Wherever the condition is satisfied we get the original values, and wherever the condition is not satisfied we do not get those records in the output.

Column addition and removal from a Pandas DataFrame

Adding a new column in a DataFrame

store_data

Output

	CustomerID	location	gender	type	quantity	total_bill
0	CustID00	Chicago	M	Electronics	1	100
1	CustID01	Boston	M	Food&Beverages	3	75
2	CustID02	Seattle	F	Food&Beverages	4	125
3	CustID03	San Francisco	M	Medicine	2	50
4	CustID04	Austin	F	Beauty	1	80

# adding a new column in data frame store_data which is a rating (out of 5) given by customer based on their shopping experience
store_data['rating'] = [2,5,3,4,4]
store_data

Output

	CustomerID	location	gender	type	quantity	total_bill	rating
0	CustID00	Chicago	M	Electronics	1	100	2
1	CustID01	Boston	M	Food&Beverages	3	75	5
2	CustID02	Seattle	F	Food&Beverages	4	125	3
3	CustID03	San Francisco	M	Medicine	2	50	4
4	CustID04	Austin	F	Beauty	1	80	4

Removing a column from a DataFrame

The CustomerID column is a unique identifier of each customer. This unique identifier will not help 24/7 Stores in getting useful insights about their customers. So, they have decided to remove this column from the data frame.

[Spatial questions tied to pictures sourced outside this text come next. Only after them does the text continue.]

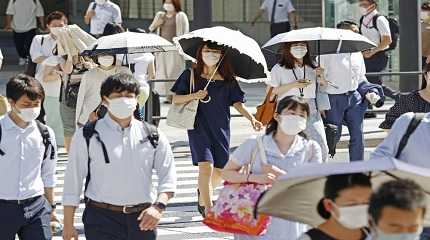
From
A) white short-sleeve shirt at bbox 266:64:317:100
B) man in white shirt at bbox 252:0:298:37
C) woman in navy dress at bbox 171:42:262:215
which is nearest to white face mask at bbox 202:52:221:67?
woman in navy dress at bbox 171:42:262:215

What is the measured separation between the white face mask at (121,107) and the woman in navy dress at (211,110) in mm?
3278

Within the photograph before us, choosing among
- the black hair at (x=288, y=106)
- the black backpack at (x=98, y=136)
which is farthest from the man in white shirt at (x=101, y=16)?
the black backpack at (x=98, y=136)

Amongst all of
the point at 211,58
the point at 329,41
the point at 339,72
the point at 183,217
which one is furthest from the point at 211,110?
the point at 339,72

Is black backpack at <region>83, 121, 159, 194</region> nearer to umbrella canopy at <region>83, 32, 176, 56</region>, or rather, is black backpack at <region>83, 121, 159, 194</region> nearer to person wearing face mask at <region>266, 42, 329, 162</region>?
person wearing face mask at <region>266, 42, 329, 162</region>

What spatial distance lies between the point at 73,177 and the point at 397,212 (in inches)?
116

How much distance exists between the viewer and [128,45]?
10.7m

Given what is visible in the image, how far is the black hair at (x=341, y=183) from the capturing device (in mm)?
4457

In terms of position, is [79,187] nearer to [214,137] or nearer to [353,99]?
[214,137]

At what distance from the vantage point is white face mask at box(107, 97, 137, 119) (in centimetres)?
649

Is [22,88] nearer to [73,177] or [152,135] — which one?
[73,177]

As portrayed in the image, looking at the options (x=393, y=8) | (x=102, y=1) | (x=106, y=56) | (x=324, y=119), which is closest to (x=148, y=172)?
(x=106, y=56)

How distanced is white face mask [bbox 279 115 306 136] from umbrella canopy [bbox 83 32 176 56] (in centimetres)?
377

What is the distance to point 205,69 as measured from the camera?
9914mm

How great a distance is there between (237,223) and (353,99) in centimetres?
534
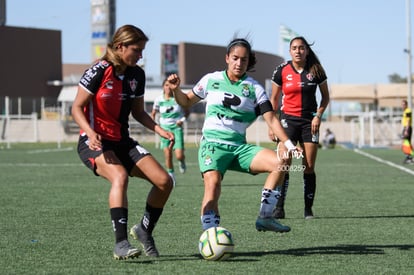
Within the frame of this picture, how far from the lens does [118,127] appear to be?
7.54m

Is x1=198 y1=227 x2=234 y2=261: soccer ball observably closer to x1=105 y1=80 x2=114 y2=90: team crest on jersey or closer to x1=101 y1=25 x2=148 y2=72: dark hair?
x1=105 y1=80 x2=114 y2=90: team crest on jersey

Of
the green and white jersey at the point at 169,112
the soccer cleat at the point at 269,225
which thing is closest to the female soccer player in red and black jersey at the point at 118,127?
the soccer cleat at the point at 269,225

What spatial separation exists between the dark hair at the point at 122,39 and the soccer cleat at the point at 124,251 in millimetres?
1447

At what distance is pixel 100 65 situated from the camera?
7.36m

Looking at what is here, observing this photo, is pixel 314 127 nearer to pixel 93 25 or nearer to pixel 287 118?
pixel 287 118

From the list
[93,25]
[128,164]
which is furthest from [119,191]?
[93,25]

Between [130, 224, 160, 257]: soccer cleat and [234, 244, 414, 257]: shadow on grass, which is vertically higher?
[130, 224, 160, 257]: soccer cleat

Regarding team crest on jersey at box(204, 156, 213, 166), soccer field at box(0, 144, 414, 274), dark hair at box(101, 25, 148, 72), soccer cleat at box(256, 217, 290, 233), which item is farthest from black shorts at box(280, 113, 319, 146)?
dark hair at box(101, 25, 148, 72)

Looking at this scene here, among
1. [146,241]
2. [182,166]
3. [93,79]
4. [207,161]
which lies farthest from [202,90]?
[182,166]

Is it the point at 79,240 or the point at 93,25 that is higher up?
the point at 93,25

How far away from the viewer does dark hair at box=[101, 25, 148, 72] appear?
7.30 metres

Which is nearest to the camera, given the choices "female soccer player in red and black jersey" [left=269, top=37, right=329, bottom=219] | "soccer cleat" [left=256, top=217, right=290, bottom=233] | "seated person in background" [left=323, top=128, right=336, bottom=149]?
"soccer cleat" [left=256, top=217, right=290, bottom=233]

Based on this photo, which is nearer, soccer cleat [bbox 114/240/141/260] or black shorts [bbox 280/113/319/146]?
soccer cleat [bbox 114/240/141/260]

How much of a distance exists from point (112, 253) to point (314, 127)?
3875 mm
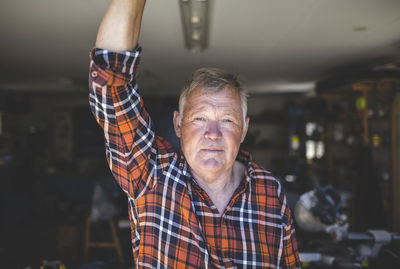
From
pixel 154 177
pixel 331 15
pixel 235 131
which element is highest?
pixel 331 15

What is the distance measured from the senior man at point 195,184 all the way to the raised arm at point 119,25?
0.01 m

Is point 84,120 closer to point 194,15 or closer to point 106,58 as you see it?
point 194,15

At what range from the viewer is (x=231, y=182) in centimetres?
134

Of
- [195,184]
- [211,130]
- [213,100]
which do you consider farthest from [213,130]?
[195,184]

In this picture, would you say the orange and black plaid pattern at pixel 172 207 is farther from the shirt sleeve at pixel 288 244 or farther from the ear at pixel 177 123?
the ear at pixel 177 123

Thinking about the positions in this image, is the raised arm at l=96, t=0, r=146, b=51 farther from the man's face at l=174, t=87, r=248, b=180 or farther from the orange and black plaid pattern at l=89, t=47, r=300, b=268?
the man's face at l=174, t=87, r=248, b=180

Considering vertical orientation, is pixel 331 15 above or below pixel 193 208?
above

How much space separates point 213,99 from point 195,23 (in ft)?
6.01

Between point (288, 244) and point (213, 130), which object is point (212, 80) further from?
point (288, 244)

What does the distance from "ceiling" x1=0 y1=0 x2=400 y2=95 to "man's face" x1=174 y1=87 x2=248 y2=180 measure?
60.2 inches

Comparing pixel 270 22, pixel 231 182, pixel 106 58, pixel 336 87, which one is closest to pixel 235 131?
pixel 231 182

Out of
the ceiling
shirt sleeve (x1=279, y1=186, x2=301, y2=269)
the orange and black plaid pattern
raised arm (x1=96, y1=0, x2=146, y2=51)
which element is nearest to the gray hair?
the orange and black plaid pattern

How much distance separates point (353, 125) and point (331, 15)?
233 centimetres

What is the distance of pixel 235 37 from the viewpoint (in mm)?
3367
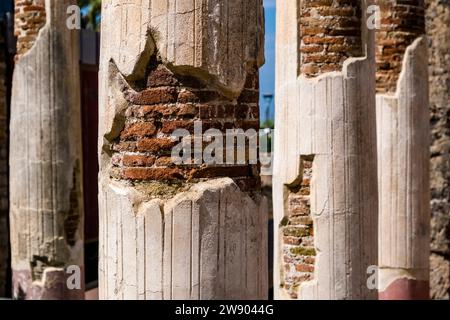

store_data.drop('CustomerID',axis=1)

Output

	location	gender	type	quantity	total_bill	rating
0	Chicago	M	Electronics	1	100	2
1	Boston	M	Food&Beverages	3	75	5
2	Seattle	F	Food&Beverages	4	125	3
3	San Francisco	M	Medicine	2	50	4
4	Austin	F	Beauty	1	80	4

We sucessfully removed the ‘CustomerID’ from dataframe. But this change is not permanent in the dataframe, let’s have a look at the store_data again.

store_data

Output

	CustomerID	location	gender	type	quantity	total_bill	rating
0	CustID00	Chicago	M	Electronics	1	100	2
1	CustID01	Boston	M	Food&Beverages	3	75	5
2	CustID02	Seattle	F	Food&Beverages	4	125	3
3	CustID03	San Francisco	M	Medicine	2	50	4
4	CustID04	Austin	F	Beauty	1	80	4

We see that store_data still has column ‘CustomerID’ in it.
To make permanent changes to a dataframe there are two methods will have to use a parameter inplace and set its value to True.

store_data.drop('CustomerID',axis=1,inplace=True)
store_data

Output

	location	gender	type	quantity	total_bill	rating
0	Chicago	M	Electronics	1	100	2
1	Boston	M	Food&Beverages	3	75	5
2	Seattle	F	Food&Beverages	4	125	3
3	San Francisco	M	Medicine	2	50	4
4	Austin	F	Beauty	1	80	4

Now the column has been permanently removed from the dataframe.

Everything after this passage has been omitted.